Jeff's family has cancelled the annual family gathering. His dad called last night around ten to tell him. "Why?" I asked, almost shocked, once Jeff told me. Depends on who you ask, he replied. Apparently various family members are having some difficulties, and then there is the fact that Jeff's dad is dating, which may be causing some strain among the Alabama clan who feel it's a little too soon to be seemly. But most likely it's because the cousin of Jeff's who usually hosts the big family meal didn't feel as though she could go through with it this year without Jeff's mother. It would be too hard, too sad.

Well, fuck. I wish they had thought to ask the people who would be most affected by this decision, those folks being Jeff, his dad, and his brother, before calling it off. Jeff doesn't seem too upset by the development, but I think it might be a while before it sinks in. He was excited about going and seeing everyone. Yeah, it was going to be hard -- the last time we were there he saw his mother buried. But boy does he love his mother's family. So. I'm feeling very protective of him right now, but I know it's his issue to handle as he sees fit. We'll just...go someplace fabulous instead.

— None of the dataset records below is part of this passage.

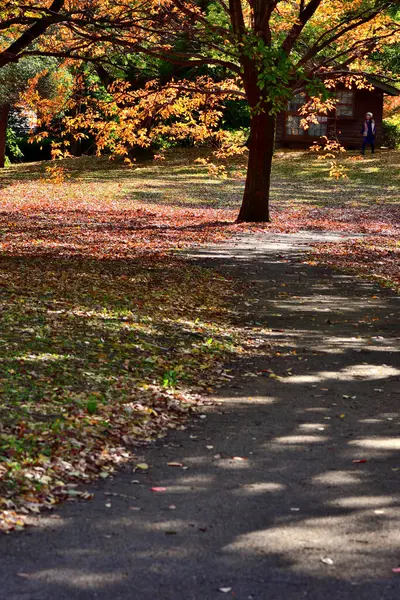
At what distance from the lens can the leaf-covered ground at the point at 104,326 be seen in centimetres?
664

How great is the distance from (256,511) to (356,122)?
45212 millimetres

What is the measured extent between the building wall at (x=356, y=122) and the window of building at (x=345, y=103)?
25 centimetres

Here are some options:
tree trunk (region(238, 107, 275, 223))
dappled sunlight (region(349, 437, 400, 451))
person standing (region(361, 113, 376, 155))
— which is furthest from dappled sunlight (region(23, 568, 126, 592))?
person standing (region(361, 113, 376, 155))

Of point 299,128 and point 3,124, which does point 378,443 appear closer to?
point 3,124

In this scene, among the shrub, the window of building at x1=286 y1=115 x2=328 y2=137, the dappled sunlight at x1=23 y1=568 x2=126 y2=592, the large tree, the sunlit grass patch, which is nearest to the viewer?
the dappled sunlight at x1=23 y1=568 x2=126 y2=592

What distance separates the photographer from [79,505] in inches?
223

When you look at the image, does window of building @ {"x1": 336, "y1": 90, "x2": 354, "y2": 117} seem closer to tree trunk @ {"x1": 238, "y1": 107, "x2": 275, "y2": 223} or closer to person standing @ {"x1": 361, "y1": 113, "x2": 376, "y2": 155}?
person standing @ {"x1": 361, "y1": 113, "x2": 376, "y2": 155}

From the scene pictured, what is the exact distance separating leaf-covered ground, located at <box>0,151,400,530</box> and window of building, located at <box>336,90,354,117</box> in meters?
21.2

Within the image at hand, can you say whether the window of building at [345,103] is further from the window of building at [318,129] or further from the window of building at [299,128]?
the window of building at [299,128]

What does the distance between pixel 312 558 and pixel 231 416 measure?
2.86 meters

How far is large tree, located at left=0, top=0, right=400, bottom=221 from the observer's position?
1561 centimetres

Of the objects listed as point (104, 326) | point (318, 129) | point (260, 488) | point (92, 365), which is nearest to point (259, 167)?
point (104, 326)

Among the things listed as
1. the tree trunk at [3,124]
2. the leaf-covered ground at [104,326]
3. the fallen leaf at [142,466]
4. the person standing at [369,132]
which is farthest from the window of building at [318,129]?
the fallen leaf at [142,466]

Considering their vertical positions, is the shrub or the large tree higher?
the large tree
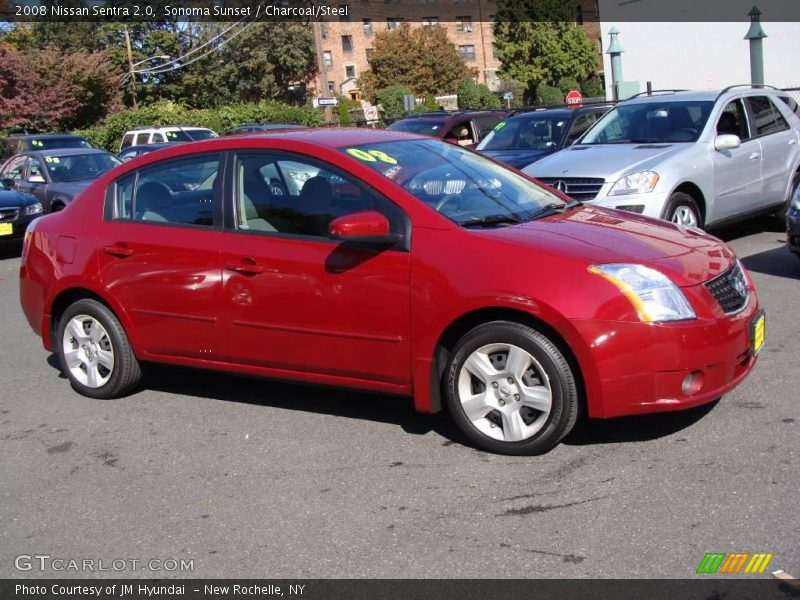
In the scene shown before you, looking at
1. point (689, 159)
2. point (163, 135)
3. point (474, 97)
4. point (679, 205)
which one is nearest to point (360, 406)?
point (679, 205)

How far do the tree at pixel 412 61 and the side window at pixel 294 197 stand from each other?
206 ft

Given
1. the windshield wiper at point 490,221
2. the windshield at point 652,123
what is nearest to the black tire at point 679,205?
the windshield at point 652,123

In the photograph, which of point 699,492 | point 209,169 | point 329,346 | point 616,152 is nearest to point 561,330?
point 699,492

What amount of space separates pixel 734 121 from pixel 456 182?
6.08m

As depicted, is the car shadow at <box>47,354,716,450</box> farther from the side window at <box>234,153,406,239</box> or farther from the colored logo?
the colored logo

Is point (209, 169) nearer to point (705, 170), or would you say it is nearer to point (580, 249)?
point (580, 249)

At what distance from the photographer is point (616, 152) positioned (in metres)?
9.62

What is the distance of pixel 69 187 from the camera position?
53.3ft

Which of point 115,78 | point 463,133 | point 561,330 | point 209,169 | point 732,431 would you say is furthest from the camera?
point 115,78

Work was intense today. I don't think I raised my head more than twice, once to eat lunch and once to put in my eye drops. Lately I'm feeling the need for some feedback. My boss isn't good at giving it. Am I doing ok? Better than ok? Worse? Do you love me, now that I can dance?

Kate died, Andre lost, the Rangers whomped on the 'Stros, I'm drained and worried from dealing with D. and his breakdown, I think all four cats have yeasties in their ears, and there's a mightily disturbing photograph from Saturday's Times looking me in the eye -- a Liberian kid with a pink teddy bear backpack, sitting in the street, pointing a semi-automatic at the photographer, his mouth open in an angry-looking O. Inside, on page 3, is another photograph, this one of a man holding up a sign: Georg W. Bush We Ire Dying.

"We want troops to be here," said Muhammad S. Jalloh, 18. "Americans are our big brothers."

I think I'll feel better if I go and wash some dishes, then take a shower and read the book I've just started, The Chatham School Affair. Be good, book.